Gather every line below that contains the word "jeans" and copy each one in full.

──────── Material shown ────────

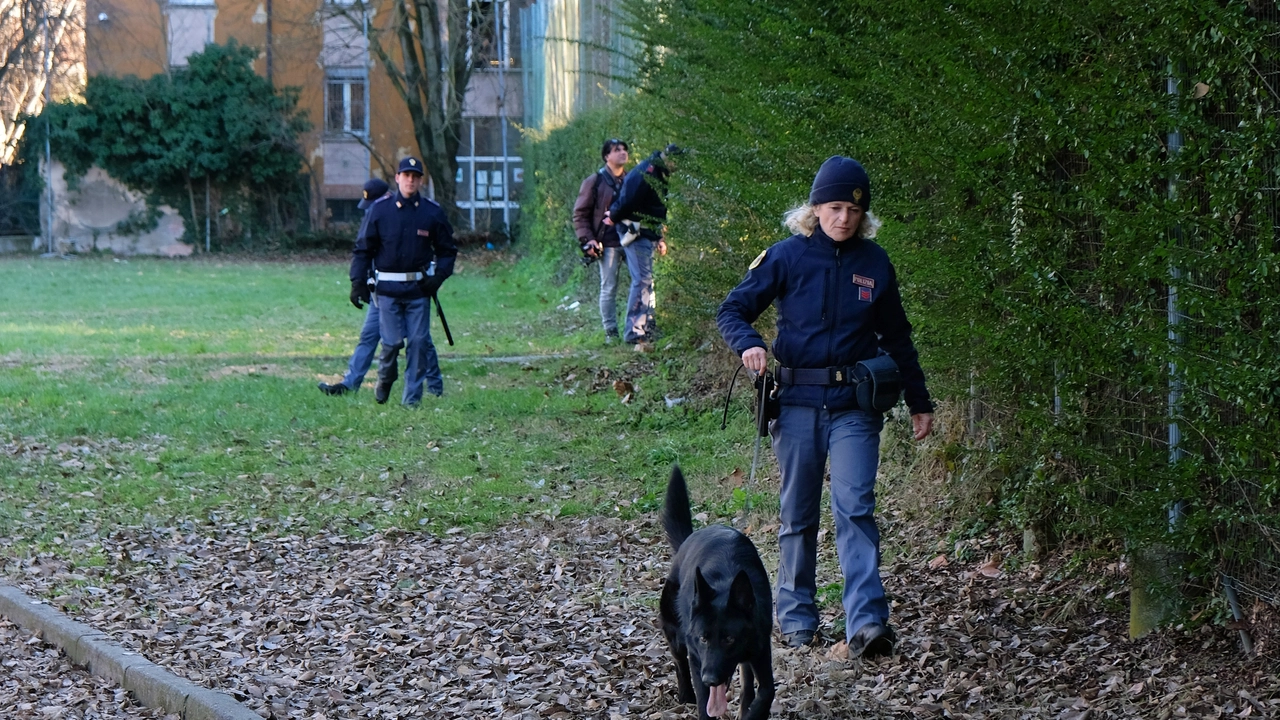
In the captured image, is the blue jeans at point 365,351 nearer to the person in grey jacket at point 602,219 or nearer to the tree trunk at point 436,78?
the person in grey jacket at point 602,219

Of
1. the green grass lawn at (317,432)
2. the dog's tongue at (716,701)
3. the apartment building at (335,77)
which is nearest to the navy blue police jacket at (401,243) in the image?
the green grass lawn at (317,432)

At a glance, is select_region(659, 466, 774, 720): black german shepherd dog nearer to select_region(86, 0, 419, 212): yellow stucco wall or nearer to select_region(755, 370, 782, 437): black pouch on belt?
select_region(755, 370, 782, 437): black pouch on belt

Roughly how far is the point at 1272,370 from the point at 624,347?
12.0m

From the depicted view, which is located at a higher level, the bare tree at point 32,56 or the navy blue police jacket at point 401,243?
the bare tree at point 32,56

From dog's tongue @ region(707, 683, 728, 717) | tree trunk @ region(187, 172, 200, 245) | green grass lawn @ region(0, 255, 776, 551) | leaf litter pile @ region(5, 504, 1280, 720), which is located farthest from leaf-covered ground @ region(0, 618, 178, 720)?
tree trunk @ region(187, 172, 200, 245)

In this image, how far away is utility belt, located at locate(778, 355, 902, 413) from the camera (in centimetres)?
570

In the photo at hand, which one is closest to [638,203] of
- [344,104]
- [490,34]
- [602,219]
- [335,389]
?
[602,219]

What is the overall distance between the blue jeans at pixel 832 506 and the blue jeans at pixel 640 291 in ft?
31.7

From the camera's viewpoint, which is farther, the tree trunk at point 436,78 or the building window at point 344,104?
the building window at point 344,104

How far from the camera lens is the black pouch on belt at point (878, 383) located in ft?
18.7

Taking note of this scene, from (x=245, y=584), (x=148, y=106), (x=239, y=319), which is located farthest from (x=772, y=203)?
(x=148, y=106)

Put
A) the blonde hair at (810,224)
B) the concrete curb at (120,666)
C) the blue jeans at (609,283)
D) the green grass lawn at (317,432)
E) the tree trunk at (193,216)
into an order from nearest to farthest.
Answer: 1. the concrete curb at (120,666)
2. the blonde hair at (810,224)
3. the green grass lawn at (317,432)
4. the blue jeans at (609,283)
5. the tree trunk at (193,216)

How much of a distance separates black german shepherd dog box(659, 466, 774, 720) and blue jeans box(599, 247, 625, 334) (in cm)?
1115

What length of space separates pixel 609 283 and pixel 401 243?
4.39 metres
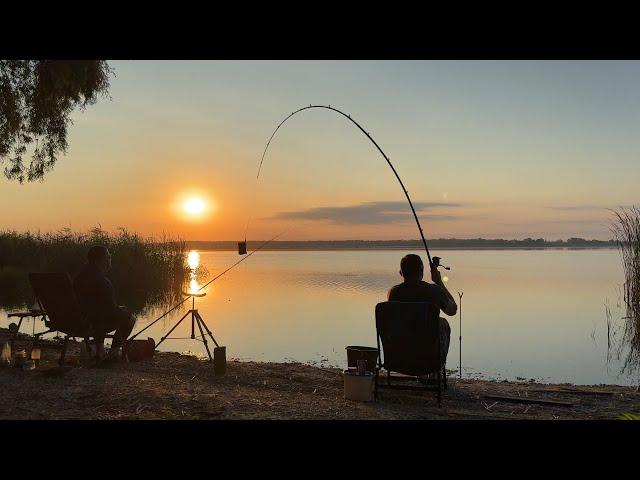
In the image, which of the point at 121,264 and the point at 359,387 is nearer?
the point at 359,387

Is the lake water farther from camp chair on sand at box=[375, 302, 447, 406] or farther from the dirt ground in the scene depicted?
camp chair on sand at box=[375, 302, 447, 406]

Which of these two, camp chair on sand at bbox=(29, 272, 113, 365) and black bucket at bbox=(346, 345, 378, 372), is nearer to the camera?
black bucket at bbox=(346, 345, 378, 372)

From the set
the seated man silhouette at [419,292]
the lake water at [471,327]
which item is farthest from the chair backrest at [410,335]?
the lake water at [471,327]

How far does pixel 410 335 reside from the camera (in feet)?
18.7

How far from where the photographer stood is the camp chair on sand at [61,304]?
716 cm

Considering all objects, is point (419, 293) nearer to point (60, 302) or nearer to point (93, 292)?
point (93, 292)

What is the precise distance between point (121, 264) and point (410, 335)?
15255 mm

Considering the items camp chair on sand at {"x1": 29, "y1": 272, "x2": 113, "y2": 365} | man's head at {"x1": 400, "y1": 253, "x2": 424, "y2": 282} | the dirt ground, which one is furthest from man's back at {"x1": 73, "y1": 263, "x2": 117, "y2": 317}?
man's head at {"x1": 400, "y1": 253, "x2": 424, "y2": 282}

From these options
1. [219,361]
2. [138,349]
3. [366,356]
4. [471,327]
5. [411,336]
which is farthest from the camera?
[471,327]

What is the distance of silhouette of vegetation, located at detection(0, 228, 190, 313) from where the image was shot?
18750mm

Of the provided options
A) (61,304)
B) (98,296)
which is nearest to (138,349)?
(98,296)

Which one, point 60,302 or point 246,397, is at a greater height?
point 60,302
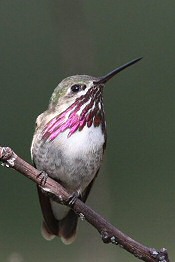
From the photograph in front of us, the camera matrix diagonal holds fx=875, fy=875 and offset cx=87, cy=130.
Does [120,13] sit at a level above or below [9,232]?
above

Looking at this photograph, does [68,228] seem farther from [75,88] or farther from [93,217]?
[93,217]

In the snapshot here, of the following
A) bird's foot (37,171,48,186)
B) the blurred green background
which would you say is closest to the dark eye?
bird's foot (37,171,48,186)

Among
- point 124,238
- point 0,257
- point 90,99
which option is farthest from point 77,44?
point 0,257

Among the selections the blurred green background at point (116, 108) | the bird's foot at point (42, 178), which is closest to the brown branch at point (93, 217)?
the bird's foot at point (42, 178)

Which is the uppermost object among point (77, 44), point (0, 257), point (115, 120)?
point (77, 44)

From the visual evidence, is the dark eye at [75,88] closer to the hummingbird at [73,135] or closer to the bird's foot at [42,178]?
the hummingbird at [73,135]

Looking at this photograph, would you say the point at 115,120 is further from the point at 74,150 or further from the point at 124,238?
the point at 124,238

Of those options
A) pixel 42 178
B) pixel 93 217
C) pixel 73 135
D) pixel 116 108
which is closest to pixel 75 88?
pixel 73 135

────────
──────── Material shown ────────

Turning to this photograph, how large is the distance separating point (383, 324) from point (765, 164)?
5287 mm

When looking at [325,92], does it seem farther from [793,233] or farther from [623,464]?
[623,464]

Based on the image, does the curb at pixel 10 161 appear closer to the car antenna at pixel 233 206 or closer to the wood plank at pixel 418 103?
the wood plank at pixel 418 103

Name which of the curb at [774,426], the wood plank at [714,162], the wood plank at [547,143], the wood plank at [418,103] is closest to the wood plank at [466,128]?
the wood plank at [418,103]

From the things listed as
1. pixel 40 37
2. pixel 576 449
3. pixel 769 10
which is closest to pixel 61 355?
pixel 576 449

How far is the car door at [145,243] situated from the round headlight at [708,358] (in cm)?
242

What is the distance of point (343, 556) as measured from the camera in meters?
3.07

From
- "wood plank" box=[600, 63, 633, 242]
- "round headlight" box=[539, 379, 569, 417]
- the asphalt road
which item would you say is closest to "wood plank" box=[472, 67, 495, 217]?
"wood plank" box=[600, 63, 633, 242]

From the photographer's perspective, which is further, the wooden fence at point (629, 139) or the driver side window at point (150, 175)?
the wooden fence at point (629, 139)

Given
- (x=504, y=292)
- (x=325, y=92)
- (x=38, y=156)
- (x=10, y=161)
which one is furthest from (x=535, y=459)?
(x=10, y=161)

────────

▸ **Written answer**
In the captured image, is the blue jeans at point 365,351 nearer to the person in grey jacket at point 602,219 or nearer to the tree trunk at point 436,78?
What is the overall distance between the blue jeans at pixel 832 506 and the blue jeans at pixel 640 291 in ft?
C) the blue jeans at (609,283)
4. the blue jeans at (609,283)
How much of a distance separates black german shepherd dog box(659, 466, 774, 720) and blue jeans box(599, 247, 625, 334) (in cm)?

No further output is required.